→ **元の文章**:
========================================
第1153回 ボスニア・ヘルツェゴビナにアウエーで勝利 (3) カリム・ベンゼマの大活躍でフランス快勝

■重苦しい雰囲気でサラエボ入りしたフランスのイレブン

 ボスニア・ヘルツェゴビナのサラエボでの3回目の試合となるフランス代表、これまでの2回は1勝1分と相性がいいことを紹介したが、過去2回のサラエボでの試合はチーム状態が好調な中での対戦であり、今回のように史上最悪の4連敗を喫したばかりの対戦とは状況が異なる。  その重苦しい雰囲気の中でフランス代表はサラエボ入りする。ベラルーシ戦での負傷者も出場停止者もいない中で、就任後の初勝利を目指すローラン・ブラン監督のスターティングメンバー発表が気になるところである。

■4-3-3システムに変更、アルー・ディアラ、マチュー・バルブエナ、カリム・ベンゼマを起用

 7日のアシム・フェルハトビッチ・ハセ競技場のピッチに立った11人を紹介しよう。守備陣は4日前のベラルーシ戦と同じラインナップである。GKはウーゴ・ロリス、DFは中央にアディル・ラミ、フィリップ・メクセスのコンビ、サイドDFは右にバカリ・サーニャ、左がガエル・クリシーである。ストッパーのコンビはノルウェー戦から3試合連続して同じコンビであり、この2人が前回の本連載で紹介したボスニア・ヘルツェゴビナの長身攻撃陣に立ち向かうことになる。
 そして中盤と攻撃陣はシステムを含めて変更があった。中盤は守備的MFを3人で構成し、中央の1人を下がり目にし、左右に1人ずつ配置する。攻撃陣は左右にウイングプレーヤーを置き、中央は1トップである。4-1-3-2システムから4-3-3システムへの変更である。中盤の底はアルー・ディアラ、守備的MFは右にヤン・エムビラ、左にアブー・ディアビ、右ウイングはマチュー・バルブエナ、左ウイングはフローラン・マルーダ、そして中央の1トップにはカリム・ベンゼマが入る。
ベラルーシ戦の先発メンバーと比較するとアルー・ディアラ、バルブエナ、ベンゼマの3人が新しいメンバーである。バルブエナはベラルーシ戦には前半途中から出場しているが、アルー・ディアラはワールドカップ第3戦の南アフリカ戦以来の出場である。ベンゼマはノルウェー戦以来の出場であるが、先発出場となると昨年10月のワールドカップ予選のオーストリア戦以来のこととなる。
========================================
→ **データ行**:
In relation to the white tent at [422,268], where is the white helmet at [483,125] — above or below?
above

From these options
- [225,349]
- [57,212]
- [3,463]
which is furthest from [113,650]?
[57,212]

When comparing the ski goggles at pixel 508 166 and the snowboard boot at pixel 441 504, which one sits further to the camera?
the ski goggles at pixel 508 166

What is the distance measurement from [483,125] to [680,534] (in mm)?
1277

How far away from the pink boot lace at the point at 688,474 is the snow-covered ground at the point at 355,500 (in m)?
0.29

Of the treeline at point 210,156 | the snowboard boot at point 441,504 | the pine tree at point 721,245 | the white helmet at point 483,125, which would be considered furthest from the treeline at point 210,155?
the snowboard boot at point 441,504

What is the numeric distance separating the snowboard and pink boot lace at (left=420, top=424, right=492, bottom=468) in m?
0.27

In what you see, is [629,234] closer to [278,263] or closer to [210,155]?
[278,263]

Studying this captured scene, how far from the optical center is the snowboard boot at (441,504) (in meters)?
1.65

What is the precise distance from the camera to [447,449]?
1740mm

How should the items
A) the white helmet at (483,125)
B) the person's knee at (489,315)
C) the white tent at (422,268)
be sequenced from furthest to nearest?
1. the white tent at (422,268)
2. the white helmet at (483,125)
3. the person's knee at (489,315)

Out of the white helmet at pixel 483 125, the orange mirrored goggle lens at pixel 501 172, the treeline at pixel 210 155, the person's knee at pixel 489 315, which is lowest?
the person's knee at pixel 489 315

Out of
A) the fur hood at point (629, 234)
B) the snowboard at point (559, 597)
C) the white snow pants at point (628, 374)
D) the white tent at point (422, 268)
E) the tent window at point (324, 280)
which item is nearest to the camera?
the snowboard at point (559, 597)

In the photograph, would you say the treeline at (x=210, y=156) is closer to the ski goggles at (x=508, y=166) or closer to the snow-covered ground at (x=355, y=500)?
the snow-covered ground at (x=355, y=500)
========================================
→ **やること**: フランス代表のボスニア・ヘルツェゴビナ戦についての記事を、最後の文の後から書き継ぐこと。 これらの行は、フランス代表の記事とは関係がない。

→ **回答**:
■ボルドーのアルー・ディアラが主将に任命

 この試合の主将はアルー・ディアラが務めることになった。南アフリカ戦でもアルー・ディアラは主将を務めているが、その時と違うことがある。それは監督がレイモン・ドメネクではなくブランに交代したことである。アルー・ディアラは2007年からボルドーに所属しているが、ボルドーの時の監督がブランであり、ブランのもとで主将を務めたこともあるからである。
 試合はボルドーのアルー・ディアラ、モンペリエのエミル・スパヒッチというフランスリーグに所属する主将同士のコイントスで始まる。両チームの主将がいずれもフランスリーグの選手であるということは今では極めて珍しいことではないだろうか。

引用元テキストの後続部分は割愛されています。